Limonow (German Edition)
Ferlinghettis Frau, die an seinen Lippen klebt.
»Von jedem etwas«, antwortet er lässig.
»Von jedem etwas! Großartig!«
In dem Moment, da sie sich angeheitert und entzückt voneinander verabschieden, scheint die Veröffentlichung nur noch eine Formalität zu sein. Der Schock ist umso größer, als das Manuskript einen Monat später mit einem Brief von Ferlinghetti aus San Francisco zurückkommt, in dem er es weder eindeutig annimmt noch ablehnt, sondern einen neuen Schluss vorschlägt, eine tragische Wendung: Editschka müsste einen politischen Mord begehen, wie De Niro in Taxi Driver .

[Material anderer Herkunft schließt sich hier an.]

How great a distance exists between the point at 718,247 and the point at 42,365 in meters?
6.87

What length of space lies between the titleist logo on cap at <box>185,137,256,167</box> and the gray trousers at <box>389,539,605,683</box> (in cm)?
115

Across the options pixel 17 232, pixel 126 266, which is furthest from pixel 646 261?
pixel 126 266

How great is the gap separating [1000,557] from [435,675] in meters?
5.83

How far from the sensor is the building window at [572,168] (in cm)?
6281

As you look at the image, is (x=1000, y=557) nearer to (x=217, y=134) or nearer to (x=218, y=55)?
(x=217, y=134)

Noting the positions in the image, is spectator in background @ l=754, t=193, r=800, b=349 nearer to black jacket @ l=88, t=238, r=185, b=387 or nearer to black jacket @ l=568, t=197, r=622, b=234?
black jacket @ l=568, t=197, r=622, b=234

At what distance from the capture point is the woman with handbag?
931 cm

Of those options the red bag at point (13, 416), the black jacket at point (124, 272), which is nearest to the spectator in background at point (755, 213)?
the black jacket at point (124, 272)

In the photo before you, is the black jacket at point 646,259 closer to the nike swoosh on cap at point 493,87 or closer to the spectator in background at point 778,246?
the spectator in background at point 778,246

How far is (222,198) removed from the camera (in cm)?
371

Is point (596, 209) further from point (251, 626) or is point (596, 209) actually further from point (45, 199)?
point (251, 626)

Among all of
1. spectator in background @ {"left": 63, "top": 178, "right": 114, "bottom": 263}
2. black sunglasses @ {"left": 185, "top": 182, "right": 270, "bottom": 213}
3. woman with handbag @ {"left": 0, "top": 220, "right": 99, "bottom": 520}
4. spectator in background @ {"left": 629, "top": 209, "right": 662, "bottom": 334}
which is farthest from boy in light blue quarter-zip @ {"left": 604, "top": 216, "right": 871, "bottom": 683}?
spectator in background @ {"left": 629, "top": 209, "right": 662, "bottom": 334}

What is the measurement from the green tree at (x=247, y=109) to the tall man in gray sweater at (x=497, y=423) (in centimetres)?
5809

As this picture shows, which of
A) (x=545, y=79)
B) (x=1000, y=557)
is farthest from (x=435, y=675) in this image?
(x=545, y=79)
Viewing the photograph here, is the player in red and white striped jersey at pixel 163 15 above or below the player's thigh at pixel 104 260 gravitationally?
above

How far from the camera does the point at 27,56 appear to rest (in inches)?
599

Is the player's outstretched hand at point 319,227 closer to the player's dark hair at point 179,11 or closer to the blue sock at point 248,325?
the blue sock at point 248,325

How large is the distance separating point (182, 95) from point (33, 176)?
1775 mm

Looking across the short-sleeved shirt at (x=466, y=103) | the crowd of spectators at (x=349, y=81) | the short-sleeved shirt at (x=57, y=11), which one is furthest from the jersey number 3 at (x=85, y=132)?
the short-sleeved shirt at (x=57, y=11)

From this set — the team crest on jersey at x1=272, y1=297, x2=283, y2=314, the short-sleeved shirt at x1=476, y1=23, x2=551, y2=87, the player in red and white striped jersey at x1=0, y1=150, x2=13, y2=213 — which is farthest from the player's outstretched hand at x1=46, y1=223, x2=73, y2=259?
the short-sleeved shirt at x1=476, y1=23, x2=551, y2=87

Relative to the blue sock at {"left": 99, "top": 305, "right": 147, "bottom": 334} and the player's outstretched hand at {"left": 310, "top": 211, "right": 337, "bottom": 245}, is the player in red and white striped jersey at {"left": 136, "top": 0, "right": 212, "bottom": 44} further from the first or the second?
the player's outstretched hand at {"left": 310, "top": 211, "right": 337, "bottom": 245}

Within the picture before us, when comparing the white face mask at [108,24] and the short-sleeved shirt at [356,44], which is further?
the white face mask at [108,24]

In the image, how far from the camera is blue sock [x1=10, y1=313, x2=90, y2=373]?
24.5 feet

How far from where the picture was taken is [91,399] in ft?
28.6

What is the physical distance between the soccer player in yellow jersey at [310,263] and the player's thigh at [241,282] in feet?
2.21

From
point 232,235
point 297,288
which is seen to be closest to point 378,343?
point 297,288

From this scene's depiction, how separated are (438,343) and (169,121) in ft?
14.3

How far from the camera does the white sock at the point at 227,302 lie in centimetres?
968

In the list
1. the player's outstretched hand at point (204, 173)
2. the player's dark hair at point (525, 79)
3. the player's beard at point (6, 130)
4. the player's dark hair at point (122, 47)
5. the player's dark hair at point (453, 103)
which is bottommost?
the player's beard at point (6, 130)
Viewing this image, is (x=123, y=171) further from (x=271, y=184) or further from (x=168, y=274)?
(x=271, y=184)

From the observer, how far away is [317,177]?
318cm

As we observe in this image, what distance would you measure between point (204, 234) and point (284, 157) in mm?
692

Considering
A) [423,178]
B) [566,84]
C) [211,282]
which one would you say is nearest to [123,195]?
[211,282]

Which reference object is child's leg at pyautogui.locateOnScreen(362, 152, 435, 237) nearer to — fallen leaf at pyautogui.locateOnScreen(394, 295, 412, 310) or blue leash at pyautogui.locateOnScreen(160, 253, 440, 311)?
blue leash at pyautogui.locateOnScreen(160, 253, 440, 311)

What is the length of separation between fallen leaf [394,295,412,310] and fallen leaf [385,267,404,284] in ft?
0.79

Eduard schüttelt fassungslos den Kopf. Ferlinghetti hat nichts begriffen. Weiß Gott, was er sich dabei gedacht hat. Eduard hätte diesen Schluss ja fast geliefert, als er Waldheim im Visier hatte. Und wenn er nicht abgedrückt hat, dann doch deshalb, weil er noch die Hoffnung hegt, irgendwie anders durchzukommen. Die Scheißjobs, die Absagen der Verleger, die Einsamkeit, Mädchen der Kategorie E: All das steckt er doch nur ein, weil er fest damit rechnet, eines Tages durch die Hauptpforte in die Salons der Reichen zu treten, ihre jungfräulichen Töchter zu ficken und dafür obendrein ein Dankeschön zu bekommen. Er weiß sehr genau, was im Kopf eines losers vorgeht, der bis zum Äußersten gedrängt wird, der zur Waffe greift und in die Menge schießt, aber weil er die Fähigkeit besitzt, darüber zu schreiben, ist er nicht dieser loser , und es kommt gar nicht in Frage, dass sein Double auf dem Papier zu einem wird.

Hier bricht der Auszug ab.